The literature is conflicting with regards to gender differences in the CF population with some studies reporting poorer prognosis in CF females. Variations in study design (cross-sectional v longitudinal and single v multi-centre), study populations (paediatric v adults) and small sample sizes may in part explain these differences. In an attempt to overcome some of these limitations we analysed the UK CF Trust Registry database, which collates data on the paediatric and adult UK CF population for evidence of gender differences.

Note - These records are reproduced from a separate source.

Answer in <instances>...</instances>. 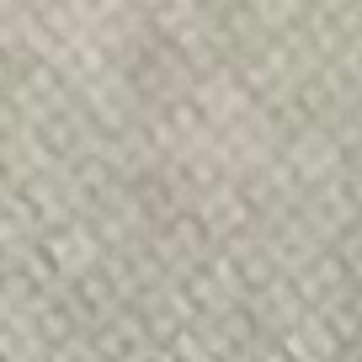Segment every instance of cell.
<instances>
[{
    "instance_id": "cell-1",
    "label": "cell",
    "mask_w": 362,
    "mask_h": 362,
    "mask_svg": "<svg viewBox=\"0 0 362 362\" xmlns=\"http://www.w3.org/2000/svg\"><path fill=\"white\" fill-rule=\"evenodd\" d=\"M187 102L197 107V117L208 123V134H224L235 117H245L250 107V96H245V86L235 80V69L229 64H218V69H203V75L187 86Z\"/></svg>"
},
{
    "instance_id": "cell-2",
    "label": "cell",
    "mask_w": 362,
    "mask_h": 362,
    "mask_svg": "<svg viewBox=\"0 0 362 362\" xmlns=\"http://www.w3.org/2000/svg\"><path fill=\"white\" fill-rule=\"evenodd\" d=\"M277 155H283V165L293 170V181L304 187V192L325 187V181L346 165V160H341V149H336V139H330V128H304V134L283 139V144H277Z\"/></svg>"
},
{
    "instance_id": "cell-3",
    "label": "cell",
    "mask_w": 362,
    "mask_h": 362,
    "mask_svg": "<svg viewBox=\"0 0 362 362\" xmlns=\"http://www.w3.org/2000/svg\"><path fill=\"white\" fill-rule=\"evenodd\" d=\"M288 288H293V298L304 304V315H320V309H330L336 298H346V293H351L346 272L336 267L330 245H325V250H315L309 261H298V267L288 272Z\"/></svg>"
},
{
    "instance_id": "cell-4",
    "label": "cell",
    "mask_w": 362,
    "mask_h": 362,
    "mask_svg": "<svg viewBox=\"0 0 362 362\" xmlns=\"http://www.w3.org/2000/svg\"><path fill=\"white\" fill-rule=\"evenodd\" d=\"M90 351H96V362H144L155 351V341H149L144 320L134 309H117L107 325L90 330Z\"/></svg>"
},
{
    "instance_id": "cell-5",
    "label": "cell",
    "mask_w": 362,
    "mask_h": 362,
    "mask_svg": "<svg viewBox=\"0 0 362 362\" xmlns=\"http://www.w3.org/2000/svg\"><path fill=\"white\" fill-rule=\"evenodd\" d=\"M240 309H245V320L256 325V336H277V330H288L298 315H304V304L293 298V288H288V277H277V283L256 288V293L240 298Z\"/></svg>"
},
{
    "instance_id": "cell-6",
    "label": "cell",
    "mask_w": 362,
    "mask_h": 362,
    "mask_svg": "<svg viewBox=\"0 0 362 362\" xmlns=\"http://www.w3.org/2000/svg\"><path fill=\"white\" fill-rule=\"evenodd\" d=\"M277 346H283V357L288 362H330L336 357V341H330V330H325V320L320 315H298L288 330H277Z\"/></svg>"
},
{
    "instance_id": "cell-7",
    "label": "cell",
    "mask_w": 362,
    "mask_h": 362,
    "mask_svg": "<svg viewBox=\"0 0 362 362\" xmlns=\"http://www.w3.org/2000/svg\"><path fill=\"white\" fill-rule=\"evenodd\" d=\"M149 362H214V357H208L203 330L187 325V330H170V336H160L155 351H149Z\"/></svg>"
},
{
    "instance_id": "cell-8",
    "label": "cell",
    "mask_w": 362,
    "mask_h": 362,
    "mask_svg": "<svg viewBox=\"0 0 362 362\" xmlns=\"http://www.w3.org/2000/svg\"><path fill=\"white\" fill-rule=\"evenodd\" d=\"M330 256H336V267L346 272V283L362 288V218H357V224H346L336 240H330Z\"/></svg>"
},
{
    "instance_id": "cell-9",
    "label": "cell",
    "mask_w": 362,
    "mask_h": 362,
    "mask_svg": "<svg viewBox=\"0 0 362 362\" xmlns=\"http://www.w3.org/2000/svg\"><path fill=\"white\" fill-rule=\"evenodd\" d=\"M37 362H96V351H90V336H69V341L43 346V351H37Z\"/></svg>"
}]
</instances>
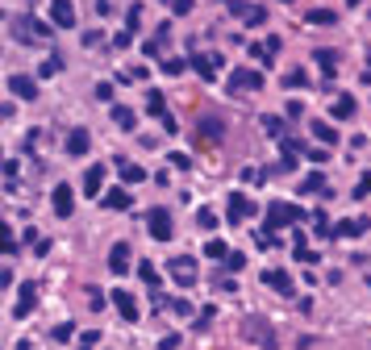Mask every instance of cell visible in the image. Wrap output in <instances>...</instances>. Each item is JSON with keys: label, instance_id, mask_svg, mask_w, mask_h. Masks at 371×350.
<instances>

Methods We used the 2010 annual review data and compared males and females in age-groups 0–5, 6–12, 13–15, 16–19, 20–23, 24–29 and 30+ years for lung function (FEV1 and FVC (% predicted)), infection status, treatments (rhDNase, O2 therapy, Non-Invasive Ventilation (NIV), IV antibiotics, supplementary feeding and pancreatic supplements), body mass index and associated complications (CF related diabetes, osteoporosis, liver disease).
Results Of the 7937 patients attending annual review in 2010 47% were female. The sex distribution differed by age whereby the proportion of females dropped from 16 years onwards (Figure 1). The mean FEV1 was significantly(p<0.001) lower in female teens aged 16–19 years compared to males (females: 71.0 (confidence interval 68.8–73.2), males 76.7 (74.6–78.8), but not in any other age group. Similar results were observed for mean FVC for which females aged 20–23 yrs also had significantly lower values than males. Teenage female salso had a significantly (p<0.05) higher use of rhDNase, gastrostomies, O2, had more days/yr on IV antibiotics in hospital and had a significantly(p≤0.001) higher rate of CFRD. In addition, a significantly (p<0.05) higher percentage of females older than 13 had more home IV antibiotics. We did not detect any gender differences with respect to chronic bacterial colonisation(PA, SA, Bcepacia and MRSA).
Conclusions There is evidence of a more severe lung function deficit in teenage years. The reduced proportion of females in the adult cohorts is consistent with a survival difference. Further longitudinal analyses will help characterise the identified gender gap and effects on disease progression.
We thank the UK CF Trust for the registry data.